» TASK INSTRUCTIONS: Translate into Spanish this sentence from the forum post below on writing database records to a CSV file: "If i modify my getReportDataChunk method to get the fetchSize of resultSet and then set the rs.fetchSize(100000), the same report is generated in 2:13 Minutes."

Proposed Solution I Fetched the records as chunk size and write it to file and it took 24 minutes to write one report of 850000 records to CSV file)

Code Implementation:

1. I created two methods as follows by storing one chunk of data from resultset into a list and process the list to write to file( chunk size could 1 to 100000) and the system worked fine with writing a huge data(850000 records) into flat CSV file in 24 minutes(CSV output file size is 45MB). here is the method i used to implement this scenario.

Client Class Implementation for Proposed Scenario I:

Question :
1. If i modify my getReportDataChunk method to get the fetchSize of resultSet and then set the rs.fetchSize(100000), the same report is generated in 2:13 Minutes. What is happening in the resultset fetch and also when i did a debug of the resultset while writing it to the file. once the initial fetchsize of 100000 is written to the file still i see the m_rows of resultset implementation holding the previous rows in memory?? Am i wrong in my implementation. If you guys could give me a solution to achieve better performance results that would help me a lot.

» DATASET ENTRIES:
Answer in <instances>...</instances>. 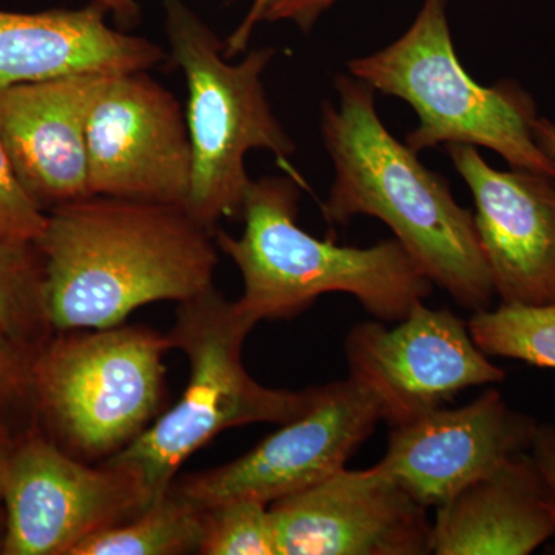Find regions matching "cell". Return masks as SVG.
Wrapping results in <instances>:
<instances>
[{"mask_svg": "<svg viewBox=\"0 0 555 555\" xmlns=\"http://www.w3.org/2000/svg\"><path fill=\"white\" fill-rule=\"evenodd\" d=\"M35 243L56 332L116 326L142 306L215 287V232L181 206L87 196L47 211Z\"/></svg>", "mask_w": 555, "mask_h": 555, "instance_id": "6da1fadb", "label": "cell"}, {"mask_svg": "<svg viewBox=\"0 0 555 555\" xmlns=\"http://www.w3.org/2000/svg\"><path fill=\"white\" fill-rule=\"evenodd\" d=\"M338 107L323 105L321 134L335 179L323 204L331 225L374 217L392 230L430 283L470 312L491 308V272L473 211L447 179L423 166L378 118L375 90L352 75L335 79Z\"/></svg>", "mask_w": 555, "mask_h": 555, "instance_id": "7a4b0ae2", "label": "cell"}, {"mask_svg": "<svg viewBox=\"0 0 555 555\" xmlns=\"http://www.w3.org/2000/svg\"><path fill=\"white\" fill-rule=\"evenodd\" d=\"M299 181H251L244 199L243 235L215 232L219 251L243 276L240 308L261 321L301 315L321 295L349 294L382 321L403 320L434 284L398 240L366 248L337 246L298 225Z\"/></svg>", "mask_w": 555, "mask_h": 555, "instance_id": "3957f363", "label": "cell"}, {"mask_svg": "<svg viewBox=\"0 0 555 555\" xmlns=\"http://www.w3.org/2000/svg\"><path fill=\"white\" fill-rule=\"evenodd\" d=\"M257 324L238 301L215 287L179 302L167 335L171 347L188 357V387L137 441L104 462L137 478L150 502L169 491L190 456L224 430L255 423L283 425L308 408L312 387L273 389L248 374L243 347Z\"/></svg>", "mask_w": 555, "mask_h": 555, "instance_id": "277c9868", "label": "cell"}, {"mask_svg": "<svg viewBox=\"0 0 555 555\" xmlns=\"http://www.w3.org/2000/svg\"><path fill=\"white\" fill-rule=\"evenodd\" d=\"M169 335L138 324L54 332L33 356V415L62 451L107 462L167 406Z\"/></svg>", "mask_w": 555, "mask_h": 555, "instance_id": "5b68a950", "label": "cell"}, {"mask_svg": "<svg viewBox=\"0 0 555 555\" xmlns=\"http://www.w3.org/2000/svg\"><path fill=\"white\" fill-rule=\"evenodd\" d=\"M448 0H425L409 30L389 47L347 64L353 78L406 101L418 127L406 137L415 153L440 144L494 150L513 169L555 178V160L537 144L534 101L513 80L483 87L456 56Z\"/></svg>", "mask_w": 555, "mask_h": 555, "instance_id": "8992f818", "label": "cell"}, {"mask_svg": "<svg viewBox=\"0 0 555 555\" xmlns=\"http://www.w3.org/2000/svg\"><path fill=\"white\" fill-rule=\"evenodd\" d=\"M173 64L188 80L192 188L185 210L211 232L221 219L243 217L251 179L250 150H268L287 163L297 145L270 107L262 75L275 50H251L230 64L224 43L182 0H163Z\"/></svg>", "mask_w": 555, "mask_h": 555, "instance_id": "52a82bcc", "label": "cell"}, {"mask_svg": "<svg viewBox=\"0 0 555 555\" xmlns=\"http://www.w3.org/2000/svg\"><path fill=\"white\" fill-rule=\"evenodd\" d=\"M3 555H72L150 505L144 486L119 467L62 451L36 423L21 430L3 470Z\"/></svg>", "mask_w": 555, "mask_h": 555, "instance_id": "ba28073f", "label": "cell"}, {"mask_svg": "<svg viewBox=\"0 0 555 555\" xmlns=\"http://www.w3.org/2000/svg\"><path fill=\"white\" fill-rule=\"evenodd\" d=\"M382 420L377 397L356 378L312 387L308 408L257 447L228 465L175 478L171 488L201 509L232 500L272 505L345 469Z\"/></svg>", "mask_w": 555, "mask_h": 555, "instance_id": "9c48e42d", "label": "cell"}, {"mask_svg": "<svg viewBox=\"0 0 555 555\" xmlns=\"http://www.w3.org/2000/svg\"><path fill=\"white\" fill-rule=\"evenodd\" d=\"M345 350L350 377L377 397L383 420L392 427L443 408L469 387L506 379L474 343L467 321L423 301L396 327L357 324L346 335Z\"/></svg>", "mask_w": 555, "mask_h": 555, "instance_id": "30bf717a", "label": "cell"}, {"mask_svg": "<svg viewBox=\"0 0 555 555\" xmlns=\"http://www.w3.org/2000/svg\"><path fill=\"white\" fill-rule=\"evenodd\" d=\"M90 195L185 208L193 153L178 98L147 72L108 76L87 129Z\"/></svg>", "mask_w": 555, "mask_h": 555, "instance_id": "8fae6325", "label": "cell"}, {"mask_svg": "<svg viewBox=\"0 0 555 555\" xmlns=\"http://www.w3.org/2000/svg\"><path fill=\"white\" fill-rule=\"evenodd\" d=\"M269 507L280 555L433 554L427 507L374 467H345Z\"/></svg>", "mask_w": 555, "mask_h": 555, "instance_id": "7c38bea8", "label": "cell"}, {"mask_svg": "<svg viewBox=\"0 0 555 555\" xmlns=\"http://www.w3.org/2000/svg\"><path fill=\"white\" fill-rule=\"evenodd\" d=\"M539 423L486 390L473 403L393 426L374 466L420 505L440 507L514 455L528 452Z\"/></svg>", "mask_w": 555, "mask_h": 555, "instance_id": "4fadbf2b", "label": "cell"}, {"mask_svg": "<svg viewBox=\"0 0 555 555\" xmlns=\"http://www.w3.org/2000/svg\"><path fill=\"white\" fill-rule=\"evenodd\" d=\"M447 150L473 193L495 295L506 305L555 302V178L492 169L476 145Z\"/></svg>", "mask_w": 555, "mask_h": 555, "instance_id": "5bb4252c", "label": "cell"}, {"mask_svg": "<svg viewBox=\"0 0 555 555\" xmlns=\"http://www.w3.org/2000/svg\"><path fill=\"white\" fill-rule=\"evenodd\" d=\"M108 76L78 75L0 90V142L43 210L87 198L91 108Z\"/></svg>", "mask_w": 555, "mask_h": 555, "instance_id": "9a60e30c", "label": "cell"}, {"mask_svg": "<svg viewBox=\"0 0 555 555\" xmlns=\"http://www.w3.org/2000/svg\"><path fill=\"white\" fill-rule=\"evenodd\" d=\"M96 3L79 10H0V90L78 75L149 72L167 60L158 43L109 27Z\"/></svg>", "mask_w": 555, "mask_h": 555, "instance_id": "2e32d148", "label": "cell"}, {"mask_svg": "<svg viewBox=\"0 0 555 555\" xmlns=\"http://www.w3.org/2000/svg\"><path fill=\"white\" fill-rule=\"evenodd\" d=\"M555 535V507L529 452L437 507L436 555H528Z\"/></svg>", "mask_w": 555, "mask_h": 555, "instance_id": "e0dca14e", "label": "cell"}, {"mask_svg": "<svg viewBox=\"0 0 555 555\" xmlns=\"http://www.w3.org/2000/svg\"><path fill=\"white\" fill-rule=\"evenodd\" d=\"M203 535L204 509L170 486L137 517L90 537L72 555L199 554Z\"/></svg>", "mask_w": 555, "mask_h": 555, "instance_id": "ac0fdd59", "label": "cell"}, {"mask_svg": "<svg viewBox=\"0 0 555 555\" xmlns=\"http://www.w3.org/2000/svg\"><path fill=\"white\" fill-rule=\"evenodd\" d=\"M35 241L0 238V335L36 353L54 335Z\"/></svg>", "mask_w": 555, "mask_h": 555, "instance_id": "d6986e66", "label": "cell"}, {"mask_svg": "<svg viewBox=\"0 0 555 555\" xmlns=\"http://www.w3.org/2000/svg\"><path fill=\"white\" fill-rule=\"evenodd\" d=\"M470 337L486 356L555 369V302L506 305L473 312Z\"/></svg>", "mask_w": 555, "mask_h": 555, "instance_id": "ffe728a7", "label": "cell"}, {"mask_svg": "<svg viewBox=\"0 0 555 555\" xmlns=\"http://www.w3.org/2000/svg\"><path fill=\"white\" fill-rule=\"evenodd\" d=\"M270 505L232 500L204 509L201 555H280Z\"/></svg>", "mask_w": 555, "mask_h": 555, "instance_id": "44dd1931", "label": "cell"}, {"mask_svg": "<svg viewBox=\"0 0 555 555\" xmlns=\"http://www.w3.org/2000/svg\"><path fill=\"white\" fill-rule=\"evenodd\" d=\"M47 224V211L22 188L0 142V238L36 241Z\"/></svg>", "mask_w": 555, "mask_h": 555, "instance_id": "7402d4cb", "label": "cell"}, {"mask_svg": "<svg viewBox=\"0 0 555 555\" xmlns=\"http://www.w3.org/2000/svg\"><path fill=\"white\" fill-rule=\"evenodd\" d=\"M35 353L0 335V422L11 427V420L35 422L33 415L31 363ZM13 429V427H11Z\"/></svg>", "mask_w": 555, "mask_h": 555, "instance_id": "603a6c76", "label": "cell"}, {"mask_svg": "<svg viewBox=\"0 0 555 555\" xmlns=\"http://www.w3.org/2000/svg\"><path fill=\"white\" fill-rule=\"evenodd\" d=\"M90 2L104 9L105 13L109 14L122 30L133 28L141 21L138 0H90ZM280 2L281 0H254L251 2L250 10L247 11L240 27L224 42V54L228 60L247 50L248 40L254 35L255 28L261 22L268 21L270 11L275 9Z\"/></svg>", "mask_w": 555, "mask_h": 555, "instance_id": "cb8c5ba5", "label": "cell"}, {"mask_svg": "<svg viewBox=\"0 0 555 555\" xmlns=\"http://www.w3.org/2000/svg\"><path fill=\"white\" fill-rule=\"evenodd\" d=\"M337 2L338 0H281L275 9L270 11L268 21H291L302 31L308 33L312 30L321 14Z\"/></svg>", "mask_w": 555, "mask_h": 555, "instance_id": "d4e9b609", "label": "cell"}, {"mask_svg": "<svg viewBox=\"0 0 555 555\" xmlns=\"http://www.w3.org/2000/svg\"><path fill=\"white\" fill-rule=\"evenodd\" d=\"M529 451L555 507V426L537 425Z\"/></svg>", "mask_w": 555, "mask_h": 555, "instance_id": "484cf974", "label": "cell"}, {"mask_svg": "<svg viewBox=\"0 0 555 555\" xmlns=\"http://www.w3.org/2000/svg\"><path fill=\"white\" fill-rule=\"evenodd\" d=\"M534 137L543 152L555 160V124L546 118H537Z\"/></svg>", "mask_w": 555, "mask_h": 555, "instance_id": "4316f807", "label": "cell"}, {"mask_svg": "<svg viewBox=\"0 0 555 555\" xmlns=\"http://www.w3.org/2000/svg\"><path fill=\"white\" fill-rule=\"evenodd\" d=\"M16 436L17 434H14L9 425L0 422V483H2L3 470H5L7 462L13 451Z\"/></svg>", "mask_w": 555, "mask_h": 555, "instance_id": "83f0119b", "label": "cell"}, {"mask_svg": "<svg viewBox=\"0 0 555 555\" xmlns=\"http://www.w3.org/2000/svg\"><path fill=\"white\" fill-rule=\"evenodd\" d=\"M3 532H5V514H3L2 503H0V547H2Z\"/></svg>", "mask_w": 555, "mask_h": 555, "instance_id": "f1b7e54d", "label": "cell"}]
</instances>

» RESPONSE TO THIS TASK: Si modifico mi método getReportDataChunk para obtener el fetchSize del resultSet y luego establezco rs.fetchSize(100000), el mismo informe se genera en 2:13 minutos.